A Philippine historian, Michael Xiao Chua, said the Marcos items are important and should have been displayed to remind current and future generations of Marcos' dictatorial rule and encourage them to safeguard the country's democracy.

The damaged items include native see-through barong shirts, which Marcos often wore in public ceremonies during his 20-year rule. AP journalists saw a barong shirt with a presidential seal on top of a box of 100 shirts which had reddish stains and a sleeve that was nearly torn off.

The Marcoses fled the Philippines at the climax of an army-backed "people power" revolt which became a harbinger of change in authoritarian regimes worldwide. Mr. Marcos died in exile in Hawaii in 1989 and his widow and children returned home years later.

They left staggering amounts of personal belongings, clothes and art objects at the palace, including Imelda Marcos' shoes which have come to symbolize her extravagance amid crushing poverty in the Southeast Asian country.

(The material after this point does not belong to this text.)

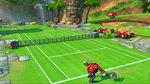 <a href=news_sega_superstars_tennis_images-5543_en.html>Sega Superstars Tennis images</a> - 10 images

Ferdinand Marcos' successor, democracy icon Corazon Aquino, accused him of stealing billions of dollars during his rule and ordered many of his assets seized.

Aquino had Imelda Marcos' shoes displayed at the presidential palace. They were removed from public view and stored in the palace basement when Aquino stepped down in 1992. About 800 pairs were loaned in 2001 to a shoe museum which has since become a tourist attraction.